» WORK REQUEST 1:
In the text on Franklin and electricity, what did Franklin conclude about the electrical state of thunder-clouds as a rule?
» WORK REQUEST 2:
From the text on Franklin and electricity, output the passage word for word, beginning at the words "I found the bells" and stopping after "positively or negatively.".
» WORK REQUEST 3:
Pick up the text on Franklin's lightning experiments after its last sentence and continue it.

When my Senses returned [he told Jan Ingenhousz], I found myself on the Floor. I got up, not knowing how that had happened. I then again attempted to discharge the Jars; but one of the Company told me they were already discharg'd, which I could not at first believe, but on Trial found it true. They told me they had not felt it, but they saw I was knock'd down by it, which had greatly surprised them. On recollecting myself, and examining my Situation, I found the Case clear. A small swelling rose on the Top of my Head, which continued sore for some Days; but I do not remember any other Effect good or bad.
One of Franklin's contemporaries, Professor Richmann, of St. Petersburg, did not fare so well; for a stroke of the lightning that he had allured from the clouds brought his life to an end. Priestley, however, seems to have regarded such a death as a form of euthanasia. At any rate, in speaking of this martyr of science in his History of Electricity he terms him "the justly envied Richmann."
After Franklin learned how to impound lightning, his intercourse with electricity was more familiar than ever.
In September, 1752 [he wrote to Collinson], I erected an iron rod to draw the lightning down into my house, in order to make some experiments on it, with two bells to give notice when the rod should be electrify'd: a contrivance obvious to every electrician.
I found the bells rang sometimes when there was no lightning or thunder, but only a dark cloud over the rod; that sometimes, after a flash of lightning, they would suddenly stop; and, at other times, when they had not rang before, they would, after a flash, suddenly begin to ring; that the electricity was sometimes very faint, so that, when a small spark was obtain'd, another could not be got for some time after; at other times the sparks would follow extremely quick, and once I had a continual stream from bell to bell, the size of a crow quill: Even during the same gust there were considerable variations.
In the winter following I conceived an experiment, to try whether the clouds were electrify'd positively or negatively.
The result of these experiments, conducted with Franklin's usual painstaking completeness, was the conclusion on his part that thunder-clouds are, as a rule, in a negatively electrical state, and that, therefore, generally speaking, they do not discharge electricity upon the earth, but receive it from the earth. For the most part, he said, "tis the earth that strikes into the clouds, and not the clouds that strike into the earth."

» DATASET RECORDS:
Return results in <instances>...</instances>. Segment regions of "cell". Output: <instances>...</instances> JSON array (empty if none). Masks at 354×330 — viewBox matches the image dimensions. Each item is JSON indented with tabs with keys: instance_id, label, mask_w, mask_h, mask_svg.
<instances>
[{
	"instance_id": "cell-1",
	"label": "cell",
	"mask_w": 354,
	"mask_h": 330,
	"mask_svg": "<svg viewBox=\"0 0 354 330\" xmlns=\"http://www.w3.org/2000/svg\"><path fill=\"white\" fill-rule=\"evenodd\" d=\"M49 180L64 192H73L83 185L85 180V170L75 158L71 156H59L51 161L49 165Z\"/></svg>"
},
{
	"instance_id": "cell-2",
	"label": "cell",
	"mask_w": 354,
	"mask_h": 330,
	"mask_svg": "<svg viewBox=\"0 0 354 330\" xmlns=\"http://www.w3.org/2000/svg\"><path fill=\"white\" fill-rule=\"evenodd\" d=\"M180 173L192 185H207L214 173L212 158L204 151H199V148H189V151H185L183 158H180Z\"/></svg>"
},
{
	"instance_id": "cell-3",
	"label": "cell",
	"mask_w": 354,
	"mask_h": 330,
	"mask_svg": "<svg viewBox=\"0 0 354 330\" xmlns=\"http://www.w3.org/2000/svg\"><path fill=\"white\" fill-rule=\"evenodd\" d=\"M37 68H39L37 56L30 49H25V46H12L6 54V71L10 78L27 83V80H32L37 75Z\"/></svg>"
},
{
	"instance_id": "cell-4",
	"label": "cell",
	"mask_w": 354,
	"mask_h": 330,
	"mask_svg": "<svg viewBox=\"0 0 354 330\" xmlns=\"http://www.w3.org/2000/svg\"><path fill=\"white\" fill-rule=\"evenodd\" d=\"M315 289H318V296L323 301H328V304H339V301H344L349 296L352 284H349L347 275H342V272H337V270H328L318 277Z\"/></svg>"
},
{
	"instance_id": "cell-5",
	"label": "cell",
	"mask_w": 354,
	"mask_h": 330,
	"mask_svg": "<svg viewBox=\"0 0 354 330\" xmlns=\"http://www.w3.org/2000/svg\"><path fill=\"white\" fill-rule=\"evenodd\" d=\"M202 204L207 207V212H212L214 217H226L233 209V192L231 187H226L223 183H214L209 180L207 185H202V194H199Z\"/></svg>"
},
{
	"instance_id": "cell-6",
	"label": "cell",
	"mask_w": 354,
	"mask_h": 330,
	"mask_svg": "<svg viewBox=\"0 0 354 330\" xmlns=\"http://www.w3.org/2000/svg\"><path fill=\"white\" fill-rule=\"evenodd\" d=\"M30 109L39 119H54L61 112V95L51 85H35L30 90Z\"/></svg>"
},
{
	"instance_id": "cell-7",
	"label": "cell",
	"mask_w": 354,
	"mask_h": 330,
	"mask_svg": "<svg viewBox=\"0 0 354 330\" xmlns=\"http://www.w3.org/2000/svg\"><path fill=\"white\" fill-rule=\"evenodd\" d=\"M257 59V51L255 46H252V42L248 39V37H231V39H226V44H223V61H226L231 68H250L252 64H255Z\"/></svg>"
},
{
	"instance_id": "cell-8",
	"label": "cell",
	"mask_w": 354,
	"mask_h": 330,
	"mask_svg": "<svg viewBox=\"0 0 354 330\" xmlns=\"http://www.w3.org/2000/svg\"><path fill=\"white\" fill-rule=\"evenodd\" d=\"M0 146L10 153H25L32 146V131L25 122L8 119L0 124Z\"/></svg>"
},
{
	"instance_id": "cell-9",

» EXERCISE RESULT 1:
He concluded that thunder-clouds are, as a rule, in a negatively electrical state.

» EXERCISE RESULT 2:
I found the bells rang sometimes when there was no lightning or thunder, but only a dark cloud over the rod; that sometimes, after a flash of lightning, they would suddenly stop; and, at other times, when they had not rang before, they would, after a flash, suddenly begin to ring; that the electricity was sometimes very faint, so that, when a small spark was obtain'd, another could not be got for some time after; at other times the sparks would follow extremely quick, and once I had a continual stream from bell to bell, the size of a crow quill: Even during the same gust there were considerable variations.
In the winter following I conceived an experiment, to try whether the clouds were electrify'd positively or negatively.

» EXERCISE RESULT 3:
The thoroughness with which he addressed himself to the study of electricity was very marked. His investigation was as searching and minute as that of an anatomist engaged in the dissection of nervous tissue. Under his hands, the bare Leyden Jar became a teeming storehouse of instruction and amusement. He collected electricity from common objects by friction, he brought it down from the sky, he sought its properties in amber, in the tourmaline stone, in the body of the torpedo; he thought that he discerned it in the radiance of the Aurora Borealis. He put it through all its vagaries, juggled with it, teased it, cowed it until it confessed its kinship with the tempestuous heavens. He tested its destructive effects upon hens and turkeys, its therapeutic value to paralytic patients, its efficacy as a corrective of tough meat. He even, it is said, charged the railing under his windows with it to repel loafers standing about his front door. And, in his relations to electricity, as to everything else, his purposes were always those of practical utility. In one of his papers, he admits that he cannot tell why points possess the power of drawing off the electrical fire;
nor is it of much importance to us [he adds] to know the manner in which nature executes her laws. 'Tis enough if we know the laws themselves. 'Tis of real use to know that china left in the air unsupported will fall and break; but how it comes to fall, and why it breaks, are matters of speculation. 'Tis a pleasure indeed to know them, but we can preserve our china without it.
He anticipated, or, in some instances, all but anticipated, several of the more important discoveries of modern electrical science. He knew that, when a number of Leyden jars are connected up under certain conditions, the extent, to which each jar can be charged from a given source, varies inversely as the number of jars. For a time, he was puzzled by the fact that the light of a candle, or of a fire-coal, or of red-hot iron, would destroy the repellency between his electrified ball and shot, but that the light of the sun would not. But it was not long before he hit upon this ingenious explanation:
This different Effect probably did not arise from any difference in the light, but rather from the particles separated from the candle, being first attracted and then repelled, carrying off the electric matter with them; and from the rarefying the air, between the glowing coal or red-hot iron, and the electrised shot, through which rarefied air the electric fluid could more readily pass.
Referring to what Franklin had to say about the action of sunlight in this connection, Arthur Schuster, in his Some Remarkable Passages in the Writings of Benjamin Franklin, observes: "Had Franklin used a clean piece of zinc instead of iron shot he might have anticipated Hertz's discovery of the action of strong light on the discharge of gases."
In the course of one of his experiments with an electrified can, Franklin reached the conclusion that a cork, which he had lowered into the can, was not attracted to its internal surface, as it would have been to its external, because the mutual repulsion of the two inner opposite sides of the can might prevent the accumulation of an electrical atmosphere upon them. From the same experiment, the genius of Henry Cavendish deduced his law that electrical repulsion varies inversely as the square of the distance between the charges.
Instead of declining, it can truly be said that the reputation of Franklin as an electrical investigator and writer has increased with the progress of electrical science. "We shall, I am sure," remarks Professor J. J. Thomson in his Electricity and Matter, "be struck by the similarity between some of the views which we are led to take by the results of the most recent researches, with those enunciated by Franklin in the very infancy of the subject." Nor should we omit a tribute of Dr. William Garnett, in his Heroes of Science, in regard to the statements in Franklin's first letters to Collinson. "They are," he says, "perfectly consistent with the views held by Cavendish and by Clerk Maxwell, and, though the phraseology is not that of modern text-books, the statements themselves can hardly be improved upon to-day."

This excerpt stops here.